After spending much of January revising and writing assignments, you may have noticed that you've got a bit of extra time on your hands...
But you may not be feeling super positive about this.
There’s an expectation that you will instantly love the independence of university so if you don't, it might make you feel like the odd one out but this isn't the case. A lot of students admit to feeling lonely at university so it's completely normal. It can be hard to make the jump to a lot of independent studying and even spending time on your own for the first time.
Social media doesn't help either. You could be sat in your room with nothing to do whilst on Instagram and Facebook people you know are posting pictures of them and their many friends having the time of their life. Stop. Try not to compare yourself to them because that will lead down a negative path, your priority should be improving how you feel.
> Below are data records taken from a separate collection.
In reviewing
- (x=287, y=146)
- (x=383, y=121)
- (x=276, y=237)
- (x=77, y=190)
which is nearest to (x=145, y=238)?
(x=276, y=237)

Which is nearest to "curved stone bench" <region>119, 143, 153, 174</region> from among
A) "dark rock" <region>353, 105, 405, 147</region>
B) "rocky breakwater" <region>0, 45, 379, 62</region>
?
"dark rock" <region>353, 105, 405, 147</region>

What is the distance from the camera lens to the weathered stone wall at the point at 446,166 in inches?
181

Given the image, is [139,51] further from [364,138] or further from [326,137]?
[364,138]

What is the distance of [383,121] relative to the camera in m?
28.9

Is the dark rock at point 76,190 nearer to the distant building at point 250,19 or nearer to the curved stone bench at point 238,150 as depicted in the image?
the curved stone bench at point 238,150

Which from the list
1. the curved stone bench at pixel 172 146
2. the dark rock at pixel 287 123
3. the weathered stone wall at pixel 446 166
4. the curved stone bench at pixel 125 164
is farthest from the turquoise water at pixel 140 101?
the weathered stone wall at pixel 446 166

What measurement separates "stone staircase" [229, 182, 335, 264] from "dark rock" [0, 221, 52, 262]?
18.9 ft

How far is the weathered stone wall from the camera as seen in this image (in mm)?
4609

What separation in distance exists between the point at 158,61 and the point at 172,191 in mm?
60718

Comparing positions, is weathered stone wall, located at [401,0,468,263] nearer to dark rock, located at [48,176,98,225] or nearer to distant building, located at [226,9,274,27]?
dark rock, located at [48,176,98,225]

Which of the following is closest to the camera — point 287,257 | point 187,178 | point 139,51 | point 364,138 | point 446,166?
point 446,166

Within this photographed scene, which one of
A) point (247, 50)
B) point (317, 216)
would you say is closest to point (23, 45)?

Simple things like getting out of the house, joining societies/sports teams or just speaking to the person next to you in a lecture could really help. It'll help you get out of your typical (and lonely) routine of sitting in your room and not talking to anyone about what you've done that day or how you feel.
Skipping lectures and seminars won't help either. Sometimes you won't feel up to it and would much prefer to stay at home but it helps you to communicate with your fellow students about your everyday life and you could even start speaking about how you're feeling if you trust them; it would help!
What about when everyone goes home for Easter?
If you're not leaving for the Easter break, there are little things you can do to make it a little bit easier:
- It's important to stay healthy because a greasy takeaway will make you feel physically worse as well as emotionally. Cooking will distract your mind for a while and there will be tasty results!
- Don't rely on the internet for your interactions. Put the phone down and simply walk down the corridor and speak to someone or head into town and you'll come across plenty of people to chat to.
- Talk to someone! The university might be closed but this doesn't mean there aren't people to speak to - your GP or local charities in the area will always to give you that helping hand you need. Samaritans and Nightline could help or find what support is available in your local area.